C. UN « COÛT PLANCHER » GRÂCE AU BÉNÉVOLAT ET AUX DONS PRIVÉS

1. Le coût du sauvetage en mer en France repose principalement sur les acteurs publics et sur la SNSM

Selon le rapport au Premier ministre réalisé par la députée Chantal Guittet en 2016 sur la pérennisation du modèle de la SNSM, le coût global du sauvetage en mer en France peut être estimé à 160 millions d'euros par an environ, contre 165 millions d'euros en Espagne et 182 millions d'euros au Royaume-Uni.

Sur cette somme, 55 % des coûts sont pris en charge par l'État à travers le budget de la direction des affaires maritimes (DAM) et par la participation aux opérations de secours des moyens navals et aériens d'autres administrations telle que la Marine nationale, les douanes, les services de la sécurité civile, la gendarmerie, etc. Sont également compris dans ces 55 % les subventions des collectivités territoriales à la SNSM.
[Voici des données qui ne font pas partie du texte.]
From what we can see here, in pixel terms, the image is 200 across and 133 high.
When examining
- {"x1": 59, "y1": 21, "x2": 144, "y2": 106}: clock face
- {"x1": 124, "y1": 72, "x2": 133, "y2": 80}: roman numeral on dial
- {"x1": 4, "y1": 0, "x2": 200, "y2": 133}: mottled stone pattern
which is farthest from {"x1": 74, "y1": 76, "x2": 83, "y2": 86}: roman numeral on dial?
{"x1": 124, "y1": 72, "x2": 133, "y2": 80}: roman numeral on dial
Toujours selon le rapport Guittet, 14 % des coûts du sauvetage en mer en France sont pris en charge par des moyens privés mobilisés à leur frais par les CROSS au nom de l'obligation de secours aux personnes en détresse en mer.

Les 31 % restant sont pris en charge par la SNSM à travers ses apports en nature, les dons et legs qu'elle collecte mais également par la valorisation de l'action de ses bénévoles, estimée à 44 millions d'euros.

Comme le soulignait à raison dans son rapport Chantal Guittet, « ce dispositif est très peu coûteux , du fait principalement de l'activité des bénévoles de la SNSM . Et il est particulièrement intéressant pour l'État qui, sans la SNSM, devrait abonder le budget annuel du ministère de la transition écologique et solidaire (MTES) dédié à l'action sauvetage en mer d'environ 40 millions d'euros , hors reprise du capital de la société ».

2. Le budget de la SNSM est financée par des dons et legs, ainsi que par des ressources publiques qui demeurent insuffisantes
a) Un budget en augmentation, une « bosse d'investissements à financer »pour renouveler la flotte de l'association

Pour mener à bien ses missions, la SNSM dispose d'un budget qui a connu une nette augmentation au cours des vingt dernières années, dans le cadre de la démarche Cap 2010 lancée en 2007 et devenue CAP 2010+ en 2011, et qui visait à moderniser les équipements des sauveteurs en mer et à développer de nouveaux outils de gestion.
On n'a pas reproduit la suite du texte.